**Page excerpt**
What follows is an opinion from a United States Court of Appeals.
Intervenors who participated as parties at the courts of appeals should be counted as either appellants or respondents when it can be determined whose position they supported. For example, if there were two plaintiffs who lost in district court, appealed, and were joined by four intervenors who also asked the court of appeals to reverse the district court, the number of appellants should be coded as six.
In some cases there is some confusion over who should be listed as the appellant and who as the respondent. This confusion is primarily the result of the presence of multiple docket numbers consolidated into a single appeal that is disposed of by a single opinion. Most frequently, this occurs when there are cross appeals and/or when one litigant sued (or was sued by) multiple litigants that were originally filed in district court as separate actions. The coding rule followed in such cases should be to go strictly by the designation provided in the title of the case. The first person listed in the title as the appellant should be coded as the appellant even if they subsequently appeared in a second docket number as the respondent and regardless of who was characterized as the appellant in the opinion.

**Provided material**
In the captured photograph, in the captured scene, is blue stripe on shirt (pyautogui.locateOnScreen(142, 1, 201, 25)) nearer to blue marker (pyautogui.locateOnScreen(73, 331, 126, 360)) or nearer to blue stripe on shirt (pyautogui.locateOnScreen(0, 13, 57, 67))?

**Exercise aim**
From the text on coding appellants and respondents, write out the portion that begins at the words "In some cases" and stops after "in the opinion.". The listing has no connection to the text on coding appellants and respondents.

**Task answer**
In some cases there is some confusion over who should be listed as the appellant and who as the respondent. This confusion is primarily the result of the presence of multiple docket numbers consolidated into a single appeal that is disposed of by a single opinion. Most frequently, this occurs when there are cross appeals and/or when one litigant sued (or was sued by) multiple litigants that were originally filed in district court as separate actions. The coding rule followed in such cases should be to go strictly by the designation provided in the title of the case. The first person listed in the title as the appellant should be coded as the appellant even if they subsequently appeared in a second docket number as the respondent and regardless of who was characterized as the appellant in the opinion.